■ **Exercise**: Check each line of the data for "over", then give the number of lines that have it, without any other words.

[Records drawn from a dataset]
BEGIN
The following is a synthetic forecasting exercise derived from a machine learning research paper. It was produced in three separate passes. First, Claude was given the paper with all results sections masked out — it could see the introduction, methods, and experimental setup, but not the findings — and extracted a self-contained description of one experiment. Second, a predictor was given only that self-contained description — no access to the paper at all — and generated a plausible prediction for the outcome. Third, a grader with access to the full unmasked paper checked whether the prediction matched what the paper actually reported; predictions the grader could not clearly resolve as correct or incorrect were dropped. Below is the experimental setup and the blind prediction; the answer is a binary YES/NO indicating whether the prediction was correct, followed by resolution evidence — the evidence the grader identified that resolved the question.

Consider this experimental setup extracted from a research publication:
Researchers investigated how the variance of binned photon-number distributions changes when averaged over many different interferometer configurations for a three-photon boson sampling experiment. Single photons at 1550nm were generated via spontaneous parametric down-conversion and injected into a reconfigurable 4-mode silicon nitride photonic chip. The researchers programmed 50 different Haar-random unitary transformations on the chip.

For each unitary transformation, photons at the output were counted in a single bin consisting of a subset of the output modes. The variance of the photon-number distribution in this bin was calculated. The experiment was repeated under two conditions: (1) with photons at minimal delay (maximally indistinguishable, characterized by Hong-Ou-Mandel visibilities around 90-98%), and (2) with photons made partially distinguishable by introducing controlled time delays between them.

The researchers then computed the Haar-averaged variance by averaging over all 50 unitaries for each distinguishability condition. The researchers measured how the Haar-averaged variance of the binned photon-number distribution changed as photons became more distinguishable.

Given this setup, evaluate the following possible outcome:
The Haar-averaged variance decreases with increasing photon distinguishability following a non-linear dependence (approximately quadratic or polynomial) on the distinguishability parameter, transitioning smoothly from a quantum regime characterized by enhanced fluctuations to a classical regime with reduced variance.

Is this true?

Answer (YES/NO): YES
END
■ **Exercise response**: 2